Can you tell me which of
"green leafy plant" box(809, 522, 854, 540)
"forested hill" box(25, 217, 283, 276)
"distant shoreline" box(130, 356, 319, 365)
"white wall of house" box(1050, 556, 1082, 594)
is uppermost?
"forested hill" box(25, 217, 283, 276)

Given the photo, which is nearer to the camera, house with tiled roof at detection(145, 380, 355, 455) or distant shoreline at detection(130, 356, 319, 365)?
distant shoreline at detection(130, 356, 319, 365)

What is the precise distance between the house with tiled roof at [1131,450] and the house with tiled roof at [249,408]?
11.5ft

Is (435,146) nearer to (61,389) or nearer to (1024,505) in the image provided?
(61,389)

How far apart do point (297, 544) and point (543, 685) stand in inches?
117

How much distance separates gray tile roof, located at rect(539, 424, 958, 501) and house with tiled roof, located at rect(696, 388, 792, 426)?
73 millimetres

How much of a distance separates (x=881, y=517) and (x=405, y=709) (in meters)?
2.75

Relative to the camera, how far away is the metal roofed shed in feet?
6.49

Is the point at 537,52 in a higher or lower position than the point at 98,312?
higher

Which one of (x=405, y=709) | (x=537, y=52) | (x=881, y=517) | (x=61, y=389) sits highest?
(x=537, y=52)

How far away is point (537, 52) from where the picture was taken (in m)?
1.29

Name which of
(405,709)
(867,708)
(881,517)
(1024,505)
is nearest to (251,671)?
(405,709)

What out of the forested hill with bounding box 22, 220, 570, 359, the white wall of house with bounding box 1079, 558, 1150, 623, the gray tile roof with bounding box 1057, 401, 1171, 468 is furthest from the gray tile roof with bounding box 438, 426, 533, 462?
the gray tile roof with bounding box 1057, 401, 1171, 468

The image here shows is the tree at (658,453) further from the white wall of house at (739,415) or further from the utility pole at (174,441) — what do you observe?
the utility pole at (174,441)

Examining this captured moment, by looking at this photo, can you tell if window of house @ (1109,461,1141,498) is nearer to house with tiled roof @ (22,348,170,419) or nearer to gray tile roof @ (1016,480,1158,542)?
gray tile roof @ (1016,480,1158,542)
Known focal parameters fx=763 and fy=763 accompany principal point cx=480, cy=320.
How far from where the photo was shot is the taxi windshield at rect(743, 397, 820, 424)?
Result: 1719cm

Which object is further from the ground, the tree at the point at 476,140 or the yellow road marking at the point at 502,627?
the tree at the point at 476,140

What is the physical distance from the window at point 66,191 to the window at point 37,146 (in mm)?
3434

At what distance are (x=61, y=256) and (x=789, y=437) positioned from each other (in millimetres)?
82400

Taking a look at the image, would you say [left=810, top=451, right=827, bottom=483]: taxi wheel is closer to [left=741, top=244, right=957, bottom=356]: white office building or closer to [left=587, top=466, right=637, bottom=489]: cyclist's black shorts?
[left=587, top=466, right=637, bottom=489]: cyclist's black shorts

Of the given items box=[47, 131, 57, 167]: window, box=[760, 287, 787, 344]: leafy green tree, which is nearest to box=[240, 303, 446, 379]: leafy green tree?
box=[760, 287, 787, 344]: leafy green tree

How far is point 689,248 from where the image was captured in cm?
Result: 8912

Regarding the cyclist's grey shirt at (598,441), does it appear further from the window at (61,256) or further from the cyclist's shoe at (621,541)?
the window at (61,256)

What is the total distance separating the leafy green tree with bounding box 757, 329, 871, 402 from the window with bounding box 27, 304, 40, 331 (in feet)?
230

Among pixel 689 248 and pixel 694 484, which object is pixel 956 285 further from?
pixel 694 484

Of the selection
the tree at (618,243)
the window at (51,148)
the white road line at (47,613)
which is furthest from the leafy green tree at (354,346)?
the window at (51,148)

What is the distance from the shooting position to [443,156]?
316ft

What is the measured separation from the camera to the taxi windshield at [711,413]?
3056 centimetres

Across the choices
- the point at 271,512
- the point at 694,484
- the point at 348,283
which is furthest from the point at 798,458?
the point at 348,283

_TASK DETAILS_: Exactly repeat the lines from the line that contains "Among pixel 689" to the end of the entries, both included, and leave out all other lines.

_SOLUTION BELOW_:
Among pixel 689 248 and pixel 694 484, which object is pixel 956 285 further from?
pixel 694 484

Of the selection
the tree at (618,243)
the window at (51,148)
the white road line at (47,613)
which is furthest from the leafy green tree at (354,346)?
the window at (51,148)

What is the distance from the shooting position to [443,156]?
316ft

What is the measured separation from the camera to the taxi windshield at [711,413]?
3056 centimetres

Across the choices
- the point at 271,512
- the point at 694,484
- the point at 348,283
which is furthest from the point at 798,458?
the point at 348,283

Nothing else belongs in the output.